[Task statement] Starting with the line containing "What is the measured" and going on through the line containing "Answer: point 852,487", recast that stretch of the listing as a Markdown table with the columns No. and Entry. Number each line in order and leave out the blank ones.

☆ ☆ ☆

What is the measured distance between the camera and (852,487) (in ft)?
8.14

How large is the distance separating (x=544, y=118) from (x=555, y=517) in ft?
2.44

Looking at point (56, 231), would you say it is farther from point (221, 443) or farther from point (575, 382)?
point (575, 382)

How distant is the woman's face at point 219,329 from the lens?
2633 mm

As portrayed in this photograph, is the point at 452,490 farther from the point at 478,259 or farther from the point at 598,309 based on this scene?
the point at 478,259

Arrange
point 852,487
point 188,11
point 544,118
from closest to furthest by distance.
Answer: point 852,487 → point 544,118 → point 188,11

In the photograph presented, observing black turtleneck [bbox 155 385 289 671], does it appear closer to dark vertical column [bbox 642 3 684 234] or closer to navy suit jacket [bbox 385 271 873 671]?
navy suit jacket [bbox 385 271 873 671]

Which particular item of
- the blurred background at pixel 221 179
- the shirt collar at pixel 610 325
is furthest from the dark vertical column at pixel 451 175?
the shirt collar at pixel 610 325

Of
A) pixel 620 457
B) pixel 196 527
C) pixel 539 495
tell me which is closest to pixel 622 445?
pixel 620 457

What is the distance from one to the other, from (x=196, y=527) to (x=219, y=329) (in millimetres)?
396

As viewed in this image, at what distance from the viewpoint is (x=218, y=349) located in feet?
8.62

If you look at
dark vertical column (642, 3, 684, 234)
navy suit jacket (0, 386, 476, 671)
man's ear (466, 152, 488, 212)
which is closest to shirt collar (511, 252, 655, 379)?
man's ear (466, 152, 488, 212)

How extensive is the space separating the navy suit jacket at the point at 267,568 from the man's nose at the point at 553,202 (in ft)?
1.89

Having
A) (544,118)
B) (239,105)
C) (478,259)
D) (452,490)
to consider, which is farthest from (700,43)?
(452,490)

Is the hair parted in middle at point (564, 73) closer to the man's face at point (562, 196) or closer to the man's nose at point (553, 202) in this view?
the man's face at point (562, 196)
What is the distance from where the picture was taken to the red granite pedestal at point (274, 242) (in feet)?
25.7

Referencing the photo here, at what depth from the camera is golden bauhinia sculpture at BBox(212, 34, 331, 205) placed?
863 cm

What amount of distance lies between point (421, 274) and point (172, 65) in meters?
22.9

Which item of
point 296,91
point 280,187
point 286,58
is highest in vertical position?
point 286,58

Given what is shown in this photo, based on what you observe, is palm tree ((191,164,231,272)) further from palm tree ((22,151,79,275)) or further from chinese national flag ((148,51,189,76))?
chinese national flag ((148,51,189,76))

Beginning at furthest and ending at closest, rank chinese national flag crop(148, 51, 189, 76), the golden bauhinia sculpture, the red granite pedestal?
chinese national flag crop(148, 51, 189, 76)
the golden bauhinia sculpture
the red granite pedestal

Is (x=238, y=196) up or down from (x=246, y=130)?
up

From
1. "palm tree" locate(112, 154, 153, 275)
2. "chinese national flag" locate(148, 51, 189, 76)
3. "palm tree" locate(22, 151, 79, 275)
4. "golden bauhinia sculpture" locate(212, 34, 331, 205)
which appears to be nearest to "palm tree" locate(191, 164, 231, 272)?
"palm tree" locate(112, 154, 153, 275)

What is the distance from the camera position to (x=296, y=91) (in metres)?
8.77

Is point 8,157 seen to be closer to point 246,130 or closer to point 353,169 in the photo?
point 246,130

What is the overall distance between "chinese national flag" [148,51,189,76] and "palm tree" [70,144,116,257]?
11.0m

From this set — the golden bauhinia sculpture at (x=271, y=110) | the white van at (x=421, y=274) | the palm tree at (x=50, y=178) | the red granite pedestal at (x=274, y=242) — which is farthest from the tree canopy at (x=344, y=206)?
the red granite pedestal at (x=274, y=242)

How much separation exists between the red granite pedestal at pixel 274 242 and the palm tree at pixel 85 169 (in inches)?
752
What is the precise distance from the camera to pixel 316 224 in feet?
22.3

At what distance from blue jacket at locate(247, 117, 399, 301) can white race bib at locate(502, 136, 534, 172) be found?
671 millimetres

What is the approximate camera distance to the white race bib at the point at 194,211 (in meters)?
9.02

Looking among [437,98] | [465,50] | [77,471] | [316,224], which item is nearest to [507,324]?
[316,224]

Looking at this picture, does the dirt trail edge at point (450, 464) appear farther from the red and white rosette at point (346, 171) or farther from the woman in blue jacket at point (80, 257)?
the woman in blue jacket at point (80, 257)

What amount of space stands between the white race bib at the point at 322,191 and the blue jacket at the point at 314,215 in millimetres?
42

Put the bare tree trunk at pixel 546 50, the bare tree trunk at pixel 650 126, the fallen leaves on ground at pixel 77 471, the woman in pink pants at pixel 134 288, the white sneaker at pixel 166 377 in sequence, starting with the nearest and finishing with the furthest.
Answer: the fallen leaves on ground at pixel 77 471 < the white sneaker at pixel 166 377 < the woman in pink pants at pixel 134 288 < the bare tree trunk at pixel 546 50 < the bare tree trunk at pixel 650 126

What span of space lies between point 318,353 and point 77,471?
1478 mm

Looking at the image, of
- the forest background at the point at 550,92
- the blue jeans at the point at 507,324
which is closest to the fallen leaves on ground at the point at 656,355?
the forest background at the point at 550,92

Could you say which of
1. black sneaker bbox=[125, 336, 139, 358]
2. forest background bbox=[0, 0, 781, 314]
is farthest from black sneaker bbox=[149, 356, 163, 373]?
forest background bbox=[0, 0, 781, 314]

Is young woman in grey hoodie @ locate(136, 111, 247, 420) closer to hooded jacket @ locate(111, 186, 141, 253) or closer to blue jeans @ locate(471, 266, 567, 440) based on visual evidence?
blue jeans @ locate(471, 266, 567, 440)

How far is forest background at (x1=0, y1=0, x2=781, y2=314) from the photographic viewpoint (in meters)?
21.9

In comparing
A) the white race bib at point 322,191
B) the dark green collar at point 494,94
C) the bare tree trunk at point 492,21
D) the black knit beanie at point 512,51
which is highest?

☆ ☆ ☆

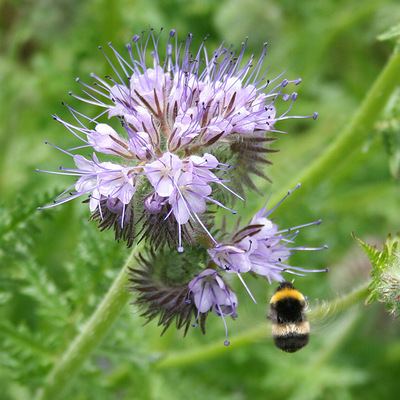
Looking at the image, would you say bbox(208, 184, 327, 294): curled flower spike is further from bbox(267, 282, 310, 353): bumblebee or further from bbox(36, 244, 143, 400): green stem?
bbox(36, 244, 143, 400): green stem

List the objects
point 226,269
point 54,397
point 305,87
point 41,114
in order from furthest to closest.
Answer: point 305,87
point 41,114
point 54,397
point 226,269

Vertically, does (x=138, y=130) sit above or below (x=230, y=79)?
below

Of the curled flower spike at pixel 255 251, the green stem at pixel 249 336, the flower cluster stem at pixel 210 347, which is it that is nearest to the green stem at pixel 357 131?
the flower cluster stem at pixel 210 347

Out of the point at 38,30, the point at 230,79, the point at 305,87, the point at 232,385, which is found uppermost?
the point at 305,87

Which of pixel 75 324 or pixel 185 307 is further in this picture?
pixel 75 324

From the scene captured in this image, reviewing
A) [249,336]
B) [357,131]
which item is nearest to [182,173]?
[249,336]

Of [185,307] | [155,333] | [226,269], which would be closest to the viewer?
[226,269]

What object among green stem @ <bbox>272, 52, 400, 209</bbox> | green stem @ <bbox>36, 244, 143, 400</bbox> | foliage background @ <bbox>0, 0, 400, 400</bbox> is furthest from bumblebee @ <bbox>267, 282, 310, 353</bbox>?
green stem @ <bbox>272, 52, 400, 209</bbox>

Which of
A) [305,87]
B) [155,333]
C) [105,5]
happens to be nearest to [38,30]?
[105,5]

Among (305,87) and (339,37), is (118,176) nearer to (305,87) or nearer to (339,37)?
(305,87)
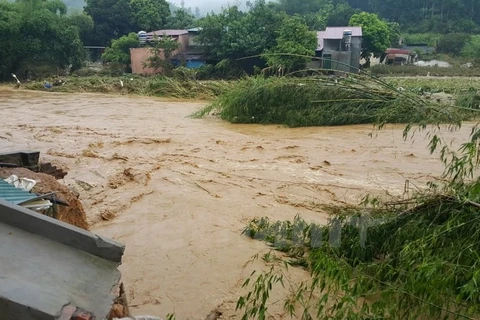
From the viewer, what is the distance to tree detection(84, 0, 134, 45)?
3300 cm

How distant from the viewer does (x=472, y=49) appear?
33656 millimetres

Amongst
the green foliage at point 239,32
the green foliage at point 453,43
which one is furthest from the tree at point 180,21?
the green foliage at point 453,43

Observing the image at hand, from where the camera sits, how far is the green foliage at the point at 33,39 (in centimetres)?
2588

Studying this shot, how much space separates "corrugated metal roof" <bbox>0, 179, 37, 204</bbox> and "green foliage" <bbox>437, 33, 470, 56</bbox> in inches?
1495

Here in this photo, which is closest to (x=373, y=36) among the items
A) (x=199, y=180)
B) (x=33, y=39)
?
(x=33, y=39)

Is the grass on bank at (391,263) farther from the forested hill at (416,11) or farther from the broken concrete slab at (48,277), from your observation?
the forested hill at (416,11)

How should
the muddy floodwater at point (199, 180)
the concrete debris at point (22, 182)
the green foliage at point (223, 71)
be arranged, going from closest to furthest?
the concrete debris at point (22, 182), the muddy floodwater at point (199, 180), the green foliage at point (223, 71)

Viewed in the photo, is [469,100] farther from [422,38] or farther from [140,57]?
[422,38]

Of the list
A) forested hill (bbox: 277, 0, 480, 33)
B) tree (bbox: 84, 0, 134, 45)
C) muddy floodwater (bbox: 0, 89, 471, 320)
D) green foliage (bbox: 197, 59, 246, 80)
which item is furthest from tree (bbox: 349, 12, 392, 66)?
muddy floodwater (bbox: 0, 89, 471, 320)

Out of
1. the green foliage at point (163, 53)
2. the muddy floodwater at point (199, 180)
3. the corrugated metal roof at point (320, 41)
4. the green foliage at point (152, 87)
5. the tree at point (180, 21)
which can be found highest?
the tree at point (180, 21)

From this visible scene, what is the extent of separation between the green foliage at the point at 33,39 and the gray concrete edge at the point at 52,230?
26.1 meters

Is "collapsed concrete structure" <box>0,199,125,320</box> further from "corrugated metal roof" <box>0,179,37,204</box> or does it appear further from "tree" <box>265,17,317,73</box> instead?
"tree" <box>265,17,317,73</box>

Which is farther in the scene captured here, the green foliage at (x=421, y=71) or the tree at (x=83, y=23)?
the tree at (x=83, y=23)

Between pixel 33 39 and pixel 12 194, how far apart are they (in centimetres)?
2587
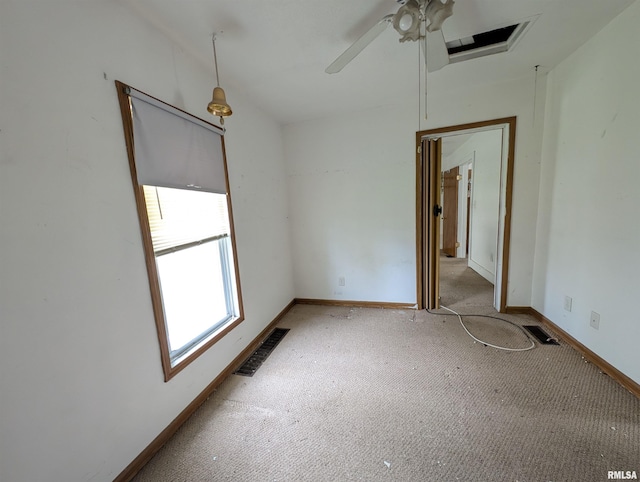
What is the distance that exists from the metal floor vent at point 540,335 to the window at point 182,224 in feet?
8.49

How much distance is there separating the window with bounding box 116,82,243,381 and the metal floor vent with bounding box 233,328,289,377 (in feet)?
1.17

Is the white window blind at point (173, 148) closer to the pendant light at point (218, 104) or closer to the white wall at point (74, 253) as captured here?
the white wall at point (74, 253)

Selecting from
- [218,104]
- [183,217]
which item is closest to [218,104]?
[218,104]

☆ ☆ ☆

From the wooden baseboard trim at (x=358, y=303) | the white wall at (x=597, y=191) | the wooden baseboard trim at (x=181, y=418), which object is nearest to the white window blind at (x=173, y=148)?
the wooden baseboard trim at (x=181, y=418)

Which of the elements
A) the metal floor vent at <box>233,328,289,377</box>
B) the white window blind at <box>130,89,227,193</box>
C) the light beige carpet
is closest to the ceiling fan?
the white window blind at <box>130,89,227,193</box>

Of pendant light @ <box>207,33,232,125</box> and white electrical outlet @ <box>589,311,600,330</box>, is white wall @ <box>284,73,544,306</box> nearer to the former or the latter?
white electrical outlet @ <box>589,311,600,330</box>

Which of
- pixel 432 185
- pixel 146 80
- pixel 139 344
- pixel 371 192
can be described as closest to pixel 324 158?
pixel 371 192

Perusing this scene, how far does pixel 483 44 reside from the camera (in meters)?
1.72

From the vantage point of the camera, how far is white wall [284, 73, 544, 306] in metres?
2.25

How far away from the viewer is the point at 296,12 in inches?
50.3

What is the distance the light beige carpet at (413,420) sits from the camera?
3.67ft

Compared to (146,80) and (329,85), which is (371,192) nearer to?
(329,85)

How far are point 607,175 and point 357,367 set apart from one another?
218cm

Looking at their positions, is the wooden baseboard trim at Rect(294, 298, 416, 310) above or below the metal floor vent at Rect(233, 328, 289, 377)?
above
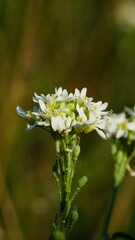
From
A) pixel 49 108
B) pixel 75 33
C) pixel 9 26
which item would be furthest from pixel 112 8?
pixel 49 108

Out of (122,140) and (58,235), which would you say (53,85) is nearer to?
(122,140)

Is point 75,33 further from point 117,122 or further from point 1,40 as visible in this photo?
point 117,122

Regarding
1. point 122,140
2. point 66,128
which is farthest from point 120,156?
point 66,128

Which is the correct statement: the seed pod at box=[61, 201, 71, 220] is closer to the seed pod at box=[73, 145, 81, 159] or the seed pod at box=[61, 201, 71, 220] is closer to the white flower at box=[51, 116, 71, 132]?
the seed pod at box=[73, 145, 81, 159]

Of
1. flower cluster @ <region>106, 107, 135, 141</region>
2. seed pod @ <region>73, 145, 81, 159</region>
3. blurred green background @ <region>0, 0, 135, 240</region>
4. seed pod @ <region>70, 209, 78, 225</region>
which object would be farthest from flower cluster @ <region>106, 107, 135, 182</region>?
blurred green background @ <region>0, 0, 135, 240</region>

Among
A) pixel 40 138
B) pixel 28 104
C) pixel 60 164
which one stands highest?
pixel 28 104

☆ ☆ ☆

[Answer for this exercise]
| No. | Entry |
|---|---|
| 1 | What is the measured distance between the camera and (852,487) (in ft)? |
| 2 | 8.14 |
| 3 | How large is the distance separating (x=544, y=118) from (x=555, y=517) in ft? |
| 4 | 2.44 |
| 5 | Looking at point (56, 231), would you say it is farther from point (221, 443) or farther from point (575, 382)? |
| 6 | point (575, 382) |
| 7 | How distant is the woman's face at point 219,329 from the lens? |
| 8 | 2633 mm |
| 9 | As portrayed in this photograph, is the point at 452,490 farther from the point at 478,259 or farther from the point at 598,309 based on this scene? |
| 10 | the point at 478,259 |
| 11 | Arrange |
| 12 | point 852,487 |
| 13 | point 188,11 |
| 14 | point 544,118 |
| 15 | from closest to furthest by distance. |
| 16 | Answer: point 852,487 → point 544,118 → point 188,11 |